Nigerian President Muhammadu Buhari on Sunday "strongly" condemned recent attacks by cattle raiders on three villages in the country's northwest that officials said killed 37 people.
He offered commiserations to the survivors and vowed a firm response to "these brutal and remorseless enemies of humanity".
"These frequent and large scale killings of poor villagers by gangs of mass murderers must be met with the fiercest force the government can mobilise," presidential assistant Garba Shehu quoted Buhari as saying.
On Wednesday, armed men on motorcycles raided three villages in the district of Goronyo in the Nigerian state of Sokoto, district chief Zakari Chinaka told AFP.
"The bandits opened fire on the villages and set shops and grain stores ablaze. They took away all the cattle in the villages," he said.
"They operated for two hours unchallenged (by any security forces) because of the difficulty of the terrain which makes it hard to access," said the chief.
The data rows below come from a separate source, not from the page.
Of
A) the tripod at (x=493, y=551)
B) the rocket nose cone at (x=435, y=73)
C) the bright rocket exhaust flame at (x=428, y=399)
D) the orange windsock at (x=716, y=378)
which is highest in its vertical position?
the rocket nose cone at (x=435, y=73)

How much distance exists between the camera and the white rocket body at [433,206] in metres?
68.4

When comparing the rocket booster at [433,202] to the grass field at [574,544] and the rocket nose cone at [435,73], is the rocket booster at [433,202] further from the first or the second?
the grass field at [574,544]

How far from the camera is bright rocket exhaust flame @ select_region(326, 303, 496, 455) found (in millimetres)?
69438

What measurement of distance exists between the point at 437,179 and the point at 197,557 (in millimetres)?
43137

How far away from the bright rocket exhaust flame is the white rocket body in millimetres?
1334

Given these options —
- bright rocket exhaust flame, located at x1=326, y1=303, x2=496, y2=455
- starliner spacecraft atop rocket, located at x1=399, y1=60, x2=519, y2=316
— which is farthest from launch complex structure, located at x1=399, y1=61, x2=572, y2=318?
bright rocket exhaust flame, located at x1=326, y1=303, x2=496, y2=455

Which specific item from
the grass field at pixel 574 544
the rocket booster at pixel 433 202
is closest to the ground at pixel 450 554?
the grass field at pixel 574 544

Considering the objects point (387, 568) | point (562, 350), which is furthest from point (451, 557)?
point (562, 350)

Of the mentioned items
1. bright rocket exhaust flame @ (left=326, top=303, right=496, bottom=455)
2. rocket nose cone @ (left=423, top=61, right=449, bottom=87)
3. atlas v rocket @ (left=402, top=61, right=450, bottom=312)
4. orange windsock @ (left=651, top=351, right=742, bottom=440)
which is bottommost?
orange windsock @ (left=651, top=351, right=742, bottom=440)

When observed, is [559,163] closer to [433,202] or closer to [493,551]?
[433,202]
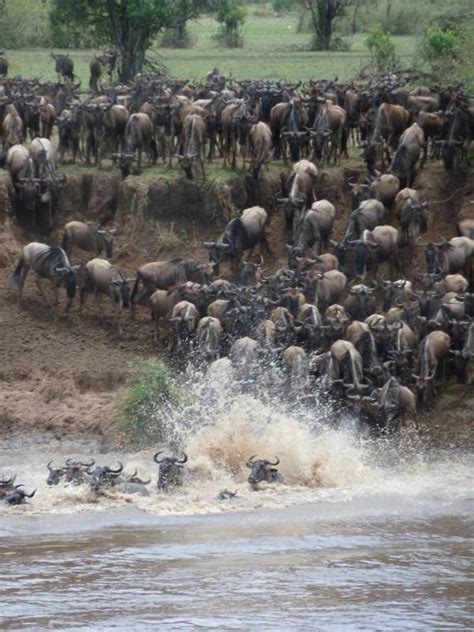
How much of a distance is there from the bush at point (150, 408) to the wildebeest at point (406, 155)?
20.2 feet

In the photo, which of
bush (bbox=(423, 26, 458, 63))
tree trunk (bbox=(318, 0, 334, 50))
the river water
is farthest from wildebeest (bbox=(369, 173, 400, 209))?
tree trunk (bbox=(318, 0, 334, 50))

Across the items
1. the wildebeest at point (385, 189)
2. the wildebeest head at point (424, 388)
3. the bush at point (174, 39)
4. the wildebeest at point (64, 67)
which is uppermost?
the wildebeest at point (385, 189)

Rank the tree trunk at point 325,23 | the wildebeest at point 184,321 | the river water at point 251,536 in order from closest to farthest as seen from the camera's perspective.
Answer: the river water at point 251,536 → the wildebeest at point 184,321 → the tree trunk at point 325,23

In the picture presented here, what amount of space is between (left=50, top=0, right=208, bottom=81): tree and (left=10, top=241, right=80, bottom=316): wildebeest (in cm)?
1177

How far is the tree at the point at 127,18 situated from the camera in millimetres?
32312

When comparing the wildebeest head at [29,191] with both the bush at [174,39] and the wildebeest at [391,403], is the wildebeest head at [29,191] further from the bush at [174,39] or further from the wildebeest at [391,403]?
the bush at [174,39]

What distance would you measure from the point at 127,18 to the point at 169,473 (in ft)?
59.2

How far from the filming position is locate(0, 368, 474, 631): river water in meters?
12.7

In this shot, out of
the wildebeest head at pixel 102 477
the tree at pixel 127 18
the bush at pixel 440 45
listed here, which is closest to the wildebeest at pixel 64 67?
the tree at pixel 127 18

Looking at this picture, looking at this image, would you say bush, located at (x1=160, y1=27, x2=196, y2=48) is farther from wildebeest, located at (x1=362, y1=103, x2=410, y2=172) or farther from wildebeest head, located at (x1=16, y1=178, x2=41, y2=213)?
wildebeest head, located at (x1=16, y1=178, x2=41, y2=213)

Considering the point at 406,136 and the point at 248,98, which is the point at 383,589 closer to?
the point at 406,136

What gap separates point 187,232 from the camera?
23578 mm

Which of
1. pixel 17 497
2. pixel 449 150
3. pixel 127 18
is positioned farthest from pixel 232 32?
pixel 17 497

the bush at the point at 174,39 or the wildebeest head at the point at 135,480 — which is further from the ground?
the wildebeest head at the point at 135,480
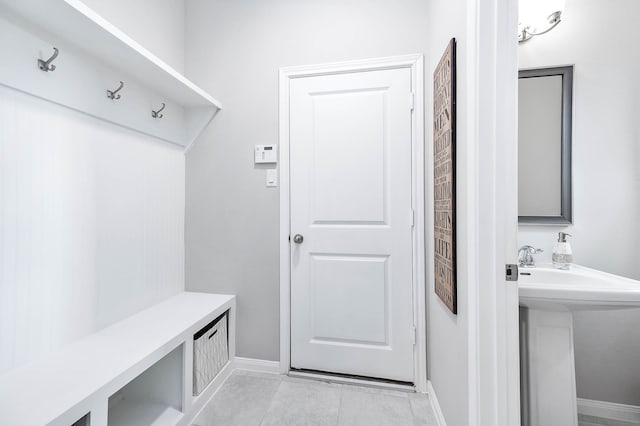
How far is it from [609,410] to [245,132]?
2534mm

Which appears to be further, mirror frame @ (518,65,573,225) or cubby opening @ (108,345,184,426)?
mirror frame @ (518,65,573,225)

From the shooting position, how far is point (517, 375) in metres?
0.92

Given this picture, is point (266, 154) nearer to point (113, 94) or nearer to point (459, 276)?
point (113, 94)

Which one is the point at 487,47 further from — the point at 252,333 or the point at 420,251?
the point at 252,333

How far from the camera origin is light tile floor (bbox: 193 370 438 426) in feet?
4.70

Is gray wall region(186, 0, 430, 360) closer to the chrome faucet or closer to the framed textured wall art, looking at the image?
the framed textured wall art

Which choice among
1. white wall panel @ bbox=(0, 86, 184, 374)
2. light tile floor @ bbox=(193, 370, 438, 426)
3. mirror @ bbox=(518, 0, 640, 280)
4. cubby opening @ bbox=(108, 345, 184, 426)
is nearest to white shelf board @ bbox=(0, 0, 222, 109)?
white wall panel @ bbox=(0, 86, 184, 374)

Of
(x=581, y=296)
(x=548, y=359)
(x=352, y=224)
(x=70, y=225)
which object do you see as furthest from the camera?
(x=352, y=224)

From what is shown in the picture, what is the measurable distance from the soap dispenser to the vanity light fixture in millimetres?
1057

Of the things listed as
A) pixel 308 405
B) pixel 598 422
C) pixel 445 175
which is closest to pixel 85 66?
pixel 445 175

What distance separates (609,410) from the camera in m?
1.42

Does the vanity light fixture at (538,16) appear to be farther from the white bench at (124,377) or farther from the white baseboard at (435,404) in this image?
the white bench at (124,377)

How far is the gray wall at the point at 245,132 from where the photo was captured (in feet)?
5.97

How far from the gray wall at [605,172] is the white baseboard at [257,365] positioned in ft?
5.55
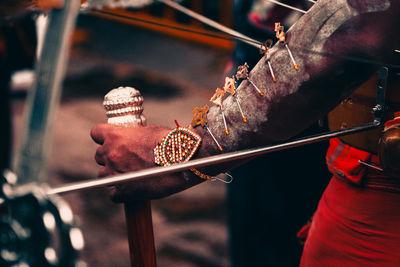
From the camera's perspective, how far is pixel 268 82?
901 mm

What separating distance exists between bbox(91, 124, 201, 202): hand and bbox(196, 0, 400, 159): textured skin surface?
0.14 meters

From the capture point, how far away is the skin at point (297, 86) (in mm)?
808

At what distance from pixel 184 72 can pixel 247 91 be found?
4633mm

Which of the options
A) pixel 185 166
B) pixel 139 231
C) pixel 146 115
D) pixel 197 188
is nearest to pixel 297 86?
pixel 185 166

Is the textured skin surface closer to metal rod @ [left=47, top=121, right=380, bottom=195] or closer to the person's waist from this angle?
metal rod @ [left=47, top=121, right=380, bottom=195]

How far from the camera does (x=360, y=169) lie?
107cm

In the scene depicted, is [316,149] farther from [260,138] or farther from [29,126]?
[29,126]

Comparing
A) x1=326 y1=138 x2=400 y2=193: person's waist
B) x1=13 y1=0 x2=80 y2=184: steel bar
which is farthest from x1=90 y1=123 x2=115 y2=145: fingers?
x1=326 y1=138 x2=400 y2=193: person's waist

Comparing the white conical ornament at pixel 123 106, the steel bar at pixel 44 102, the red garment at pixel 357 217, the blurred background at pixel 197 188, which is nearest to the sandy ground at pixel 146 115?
the blurred background at pixel 197 188

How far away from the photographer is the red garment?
3.44ft

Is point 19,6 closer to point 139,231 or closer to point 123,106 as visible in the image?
point 123,106

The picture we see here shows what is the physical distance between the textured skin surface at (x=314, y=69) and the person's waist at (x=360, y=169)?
22 cm

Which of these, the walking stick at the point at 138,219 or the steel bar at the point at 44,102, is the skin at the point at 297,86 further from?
the steel bar at the point at 44,102

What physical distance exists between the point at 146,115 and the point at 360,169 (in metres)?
2.95
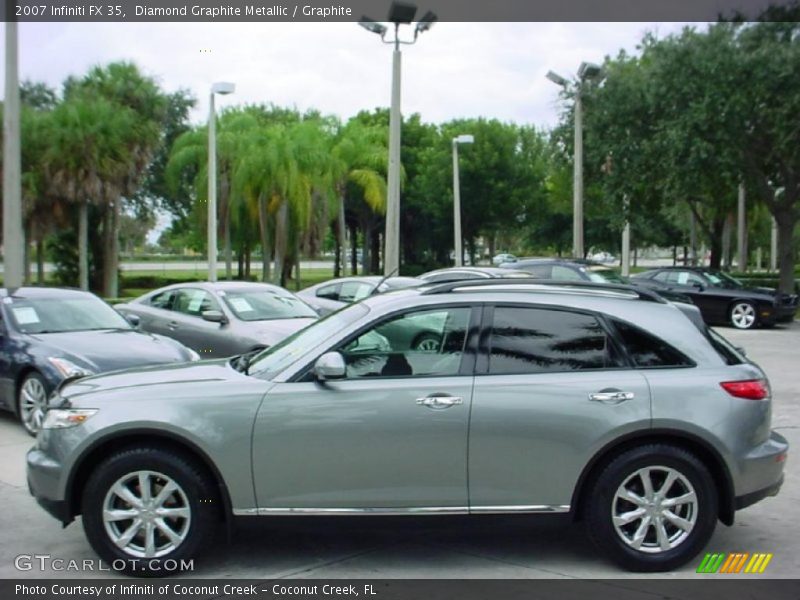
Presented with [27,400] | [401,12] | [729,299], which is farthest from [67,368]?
[729,299]

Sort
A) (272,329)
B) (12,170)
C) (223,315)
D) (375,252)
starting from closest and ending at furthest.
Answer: (272,329), (223,315), (12,170), (375,252)

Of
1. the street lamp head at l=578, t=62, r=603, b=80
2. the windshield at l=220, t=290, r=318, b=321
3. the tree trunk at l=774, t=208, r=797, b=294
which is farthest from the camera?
the tree trunk at l=774, t=208, r=797, b=294

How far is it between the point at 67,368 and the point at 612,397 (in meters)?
5.66

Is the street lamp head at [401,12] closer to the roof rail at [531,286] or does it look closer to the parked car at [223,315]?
the parked car at [223,315]

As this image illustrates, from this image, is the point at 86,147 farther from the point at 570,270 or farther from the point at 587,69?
the point at 570,270

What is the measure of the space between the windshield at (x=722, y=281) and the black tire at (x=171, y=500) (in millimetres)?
19181

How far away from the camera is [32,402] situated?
887 centimetres

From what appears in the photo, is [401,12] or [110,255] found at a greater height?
[401,12]

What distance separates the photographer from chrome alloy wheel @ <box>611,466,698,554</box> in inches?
195

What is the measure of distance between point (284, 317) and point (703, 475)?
800 cm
Alu Ibrahim, a resident of the village of Kamitau, where 23 people died, said villagers had pursued the bandits in a bid to recover their stolen cattle -- key to survival in the poor, remote region.
"The bandits turned their guns on them and killed many. This was the reason for the high death toll from Kamitau," said Ibrahim.
Criminal gangs of cattle rustlers have increasingly targeted rural communities in Sokoto state.
Last month, motorcycle-riding bandits killed 43 people in two days of attacks on five villages in Rabah and Isa districts, according to police and locals.
Rural communities in the north of Nigeria have for years been terrorised by gangs who raid villages, stealing cattle, kidnapping for ransom and burning homes after looting food supplies.
Villagers have taken up arms to defend themselves, but these vigilantes are now accused of extra-judicial killings of suspected bandits.
The bandit gangs are one of a string of security challenges facing Nigeria, including attacks from an Islamic State-backed Boko Haram faction and renewed clashes between livestock herders and farmers.
This has left the military overstretched and Buhari criticised for failing to protect lives and property, despite promises to boost security.